#### TO DO:
Could you copy every entry exactly, dropping the pictures?

#### DATA SECTION:
========================================

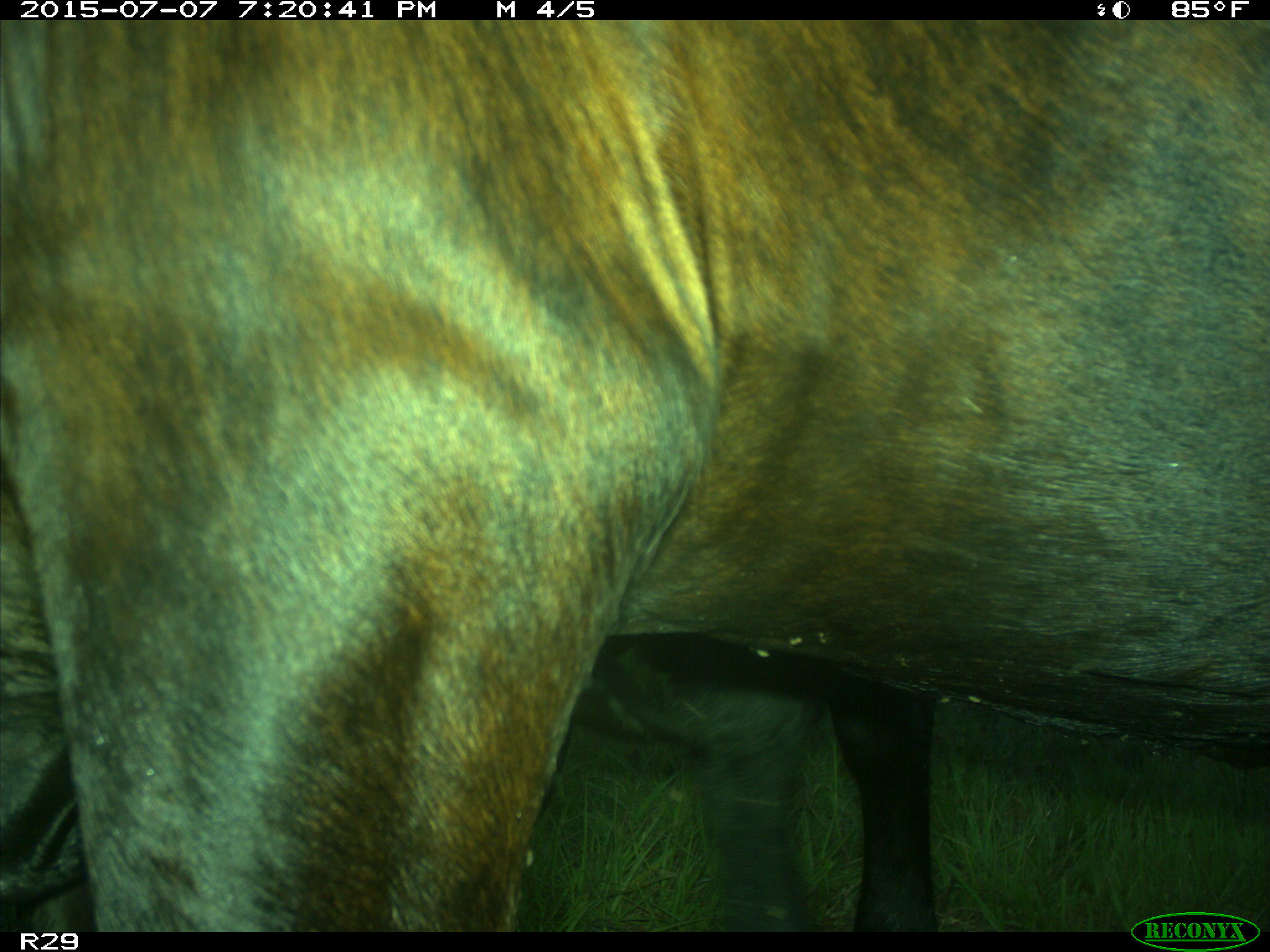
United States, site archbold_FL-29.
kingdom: Animalia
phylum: Chordata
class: Mammalia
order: Artiodactyla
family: Bovidae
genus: Bos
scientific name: Bos taurus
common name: domestic cow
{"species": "Bos taurus (domestic cow)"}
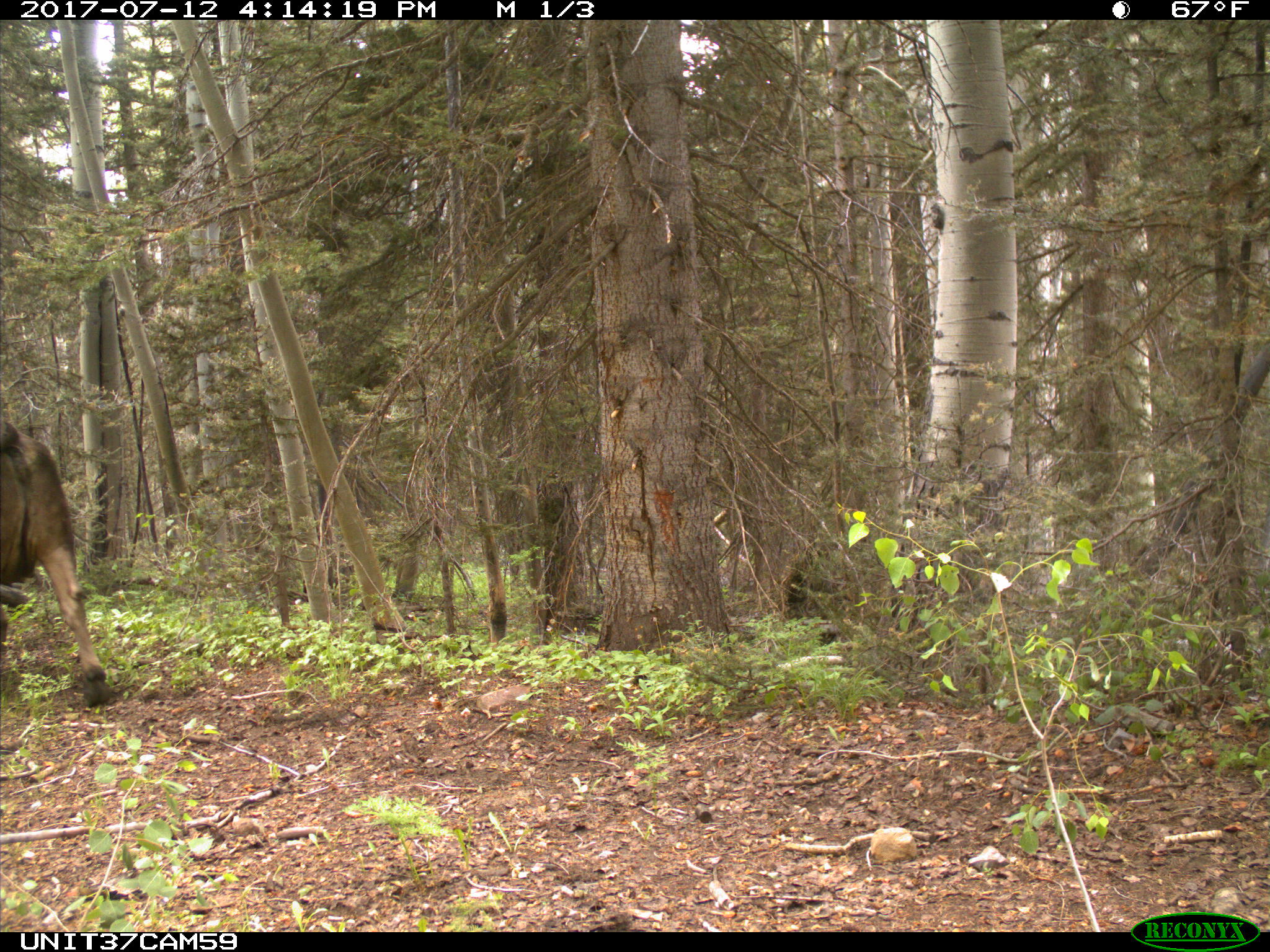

========================================

#### RESPONSE BELOW:
United States, site archbold_FL-29.
kingdom: Animalia
phylum: Chordata
class: Mammalia
order: Artiodactyla
family: Bovidae
genus: Bos
scientific name: Bos taurus
common name: domestic cow
{"species": "Bos taurus (domestic cow)"}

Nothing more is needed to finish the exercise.